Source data
· · · · ·

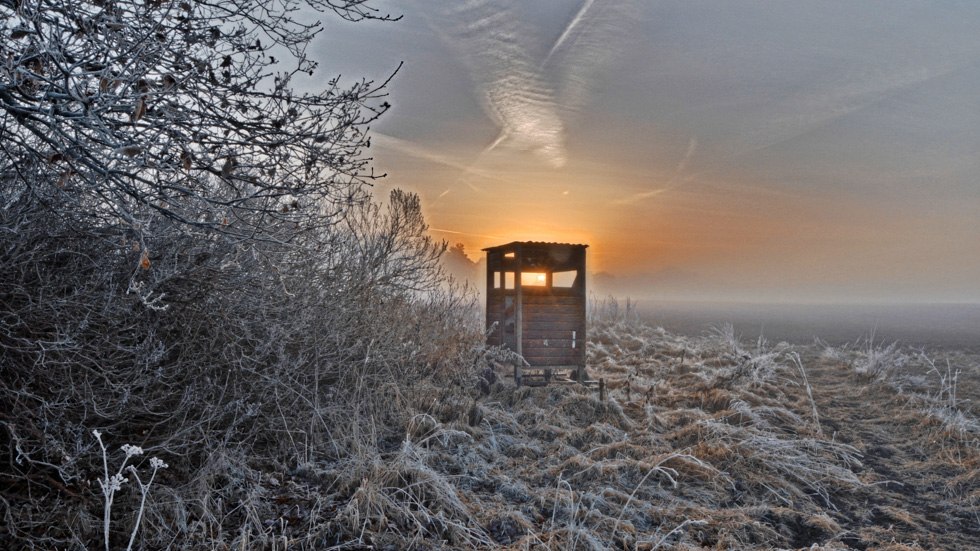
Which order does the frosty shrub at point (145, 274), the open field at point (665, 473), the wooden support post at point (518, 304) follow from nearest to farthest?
the frosty shrub at point (145, 274) < the open field at point (665, 473) < the wooden support post at point (518, 304)

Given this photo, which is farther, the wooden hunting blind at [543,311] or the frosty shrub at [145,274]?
the wooden hunting blind at [543,311]

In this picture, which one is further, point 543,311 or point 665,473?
point 543,311

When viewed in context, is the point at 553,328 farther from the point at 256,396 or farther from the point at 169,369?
the point at 169,369

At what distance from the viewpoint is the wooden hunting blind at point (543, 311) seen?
9.48 meters

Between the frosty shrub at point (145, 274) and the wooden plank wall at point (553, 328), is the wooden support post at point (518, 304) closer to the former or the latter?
the wooden plank wall at point (553, 328)

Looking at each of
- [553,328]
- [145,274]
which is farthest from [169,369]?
[553,328]

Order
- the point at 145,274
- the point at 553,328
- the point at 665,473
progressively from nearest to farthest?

· · · · ·

Write out, unchanged, the data lines from the one containing "Between the frosty" through the end of the data, inclusive.

Between the frosty shrub at point (145, 274) and the wooden plank wall at point (553, 328), is the wooden support post at point (518, 304) closer to the former or the latter?
the wooden plank wall at point (553, 328)

Looking at each of
- [553,328]
- [145,274]
which is farthest from [169,369]?
[553,328]

Order
- the point at 145,274
- the point at 553,328
- the point at 665,473
progressively from nearest to farthest?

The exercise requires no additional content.